ГоловнаСуспільствоЖиття

Сумбурні спогади

Над моим рабочим столом висит небольшой портрет Сергея Сергеевича Аверинцева. Мне подарила его сравнительно недавно страждущая женщина, мать. Меня познакомил с Аверинцевым Иван Алексеевич Свитлычный. Там, в лагере ВС 389/35 на Урале. С ним, с Ароном Гуревичем, Леонидом Баткиным, Михаилом Стеблиным-Каменским. Мудрые, они помогли мне там выжить.

Фото: psmb.ru

Нет-нет, я не был знаком ни с кем из них. Тогда, в уже далекие 70-ые, они жили в «большой зоне» СССР, посещали библиотеки, общались с коллегами-историками, голосовали на институтских ученых советах и молча терпели то, что я, молодой романтик, вытерпеть не смог. Портрет Аверинцева над столом – это вечный поклон наставнику, сумевшего убедить мятущегося зэка: и это пройдет! Кто-то из моих лагерных друзей остался в прошлом, умер. Кто-то будет праздновать очередную годовщину независимости Украины.
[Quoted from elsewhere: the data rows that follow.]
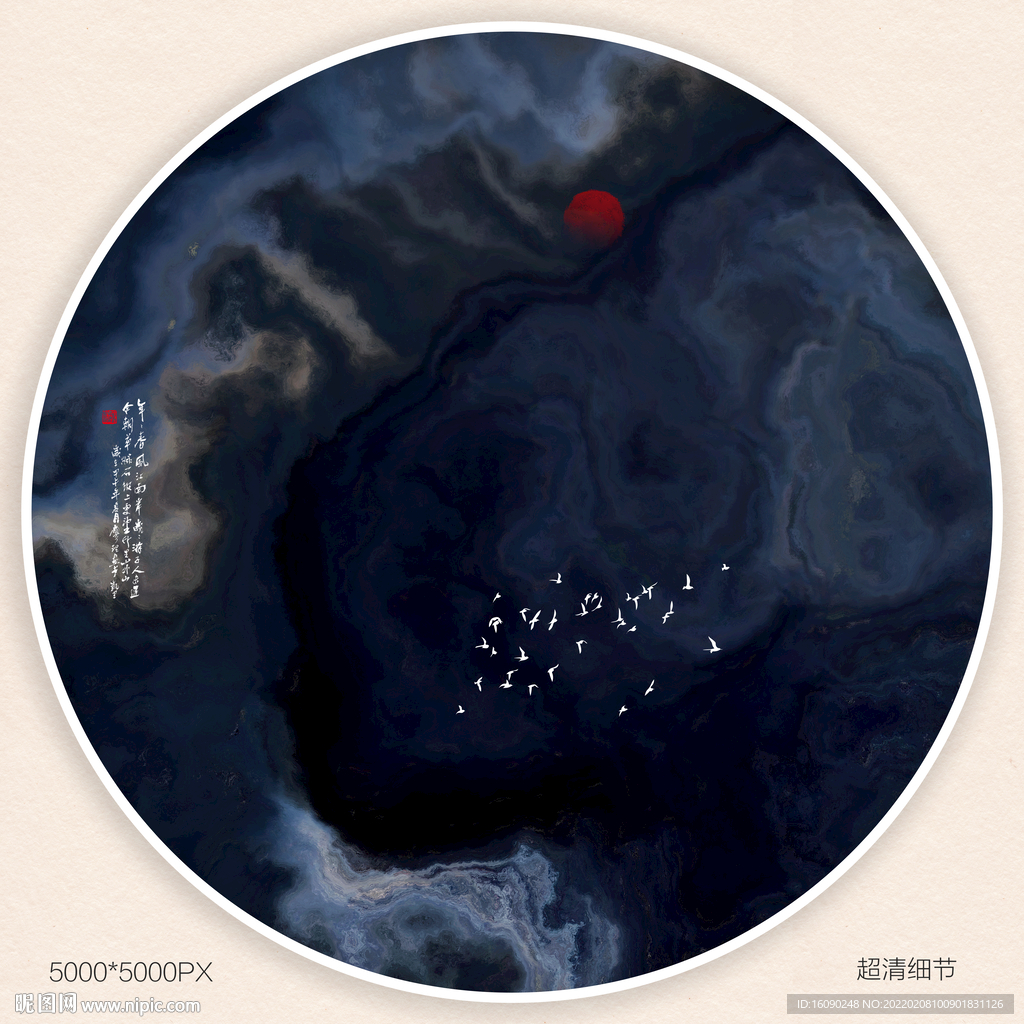 水墨禅意装饰画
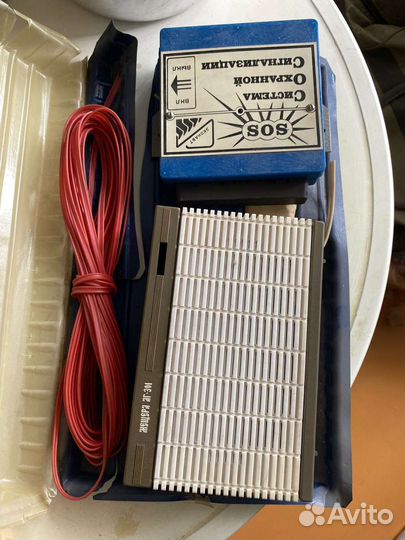 Система охранной сигнализации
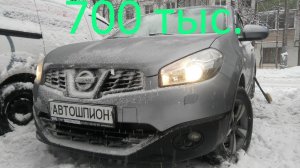 В продаже NISSAN QASHQAI 4WD МКПП 700 000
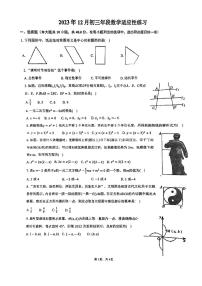 福建省福州铜盘中学2023-2024学年上学期九年级12月月考数学试卷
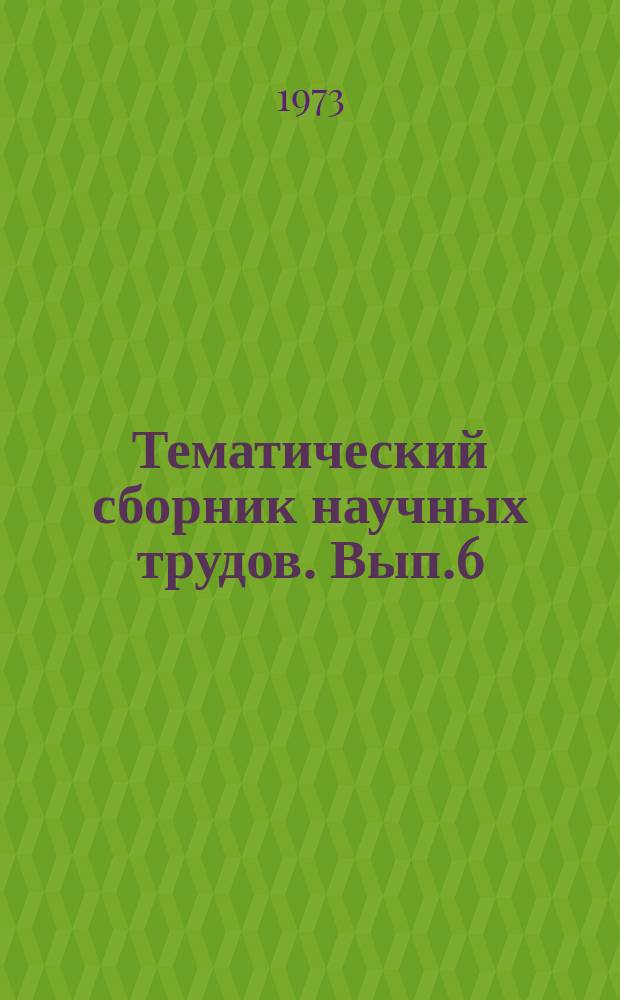 Тематический сборник научных трудов. Вып.6 : Приборы и автоматизированные системы управления производственными процессами цветной металлургии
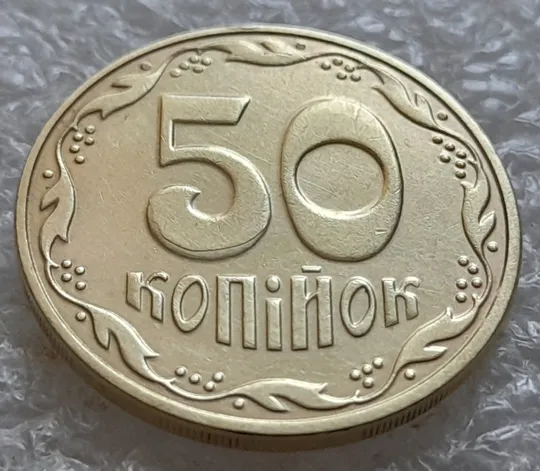 (5514) 50 копійок 2016 різновид розколів на цифрі "5" номіналу (брак підошва) (50 копеек 2016) З аукціону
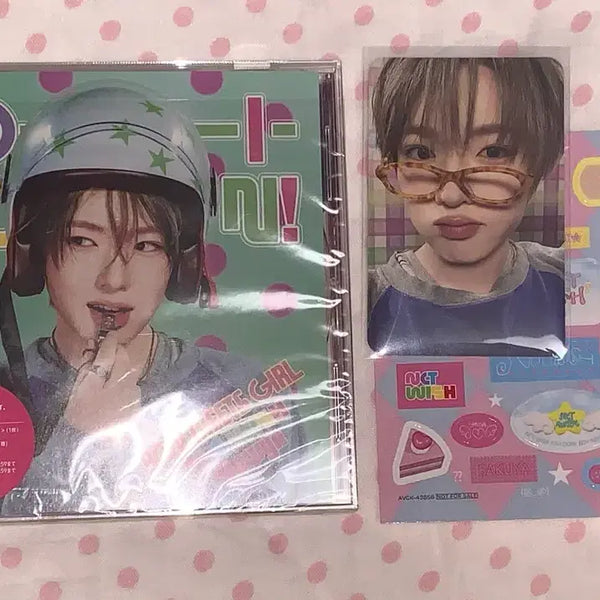 [BUNJANG] NCT WayV Sakuya Version Album Photocard Sticker Set / 시리얼x) 요이동 사쿠야버전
Вот и Серей Сергеевич незадолго до смерти побывал в моем Киеве, говорил со студентами.

Российская интеллектуальная элита… Всегда чужая в собственной стране. Гонимая либо едва терпимая властью. Но всегда – элита. Советские партийные чиновники уровнем образованности даже царским жандармам в подметки не годились. И вот – все как встарь. Укравшие миллиарды нувориши, следуя идеологии, граничащей с русской патриотической шизофренией, пытаются восстановить империю. Такая сегодня там элита. Вызов нового, очередного варварства, наглый и агрессивный.

Там, в зоне, я читал стихи Аверинцева о Византии. О духовных корнях культуры страны, где я находился в заточении. Где рядом со мною жил мой Учитель, «буржуазный украинский националист» Иван Алексеевич Свитлычный, открывший мне вход в мир Аверинцева. Он, мой Учитель, был homo negans, человек, способный сказать «нет», хотя большинство его соплеменников говорили «да», поскольку это требовалось для физического выживания или карьерного успеха.

Он, Иван Алексеевич Свитлычный, не был, разумеется, националистом. Европейский литератор, воспитанный на Сковороде и раннем Тычине, Чаадаеве и Гоголе, Гессе и Фолкнере, он был попросту верен своей, украинской культуре. А верность культуре – самая высокая и непреложная. Это он, «буржуазный националист», пояснил мне как-то, что поэзия рождается из внутреннего раздора. И я, его Первый ученик, запомнил это.

Сумбурные воспоминания… Горькие, светлые, разные. И я знаю, в чем причина этого уже привычного августовского обострения. В приближении праздника Независимости. Залганной, захваченной грязными руками независимости. В день, когда выходят пред светлы очи народной любви очередные проходимцы и воры, я погружаюсь в воспоминания. В день суда над Валерой Марченко, где трое евреев одиноко стояли в ожидании приговора. Смертного приговора, увы. Там я встречаюсь и тихо беседую с Евгеном Прышляком, Степаном Сорокой, Иосифом Мешенером, Ионасом Матузевичусом. Там мне уютно и сладко. Да, уютно и сладко в тюрьме.

Потому что сегодня я опять живу в чужой стране. Одинокий и всегда сомневающийся, как и прежде. Одно меня утешает и вселяет надежду: в этой стране и сегодня достаточно много homo negans – людей, способных сказать «нет». Надежда – психологический спутник жизни. Повторю слова Аверинцева: никто не судья себе самому, я не знаю, чего мне удалось и чего не удалось добиться; я могу только объяснить, чего я хотел.

Я хотел правды и справедливости. Их все еще нет в моей стране.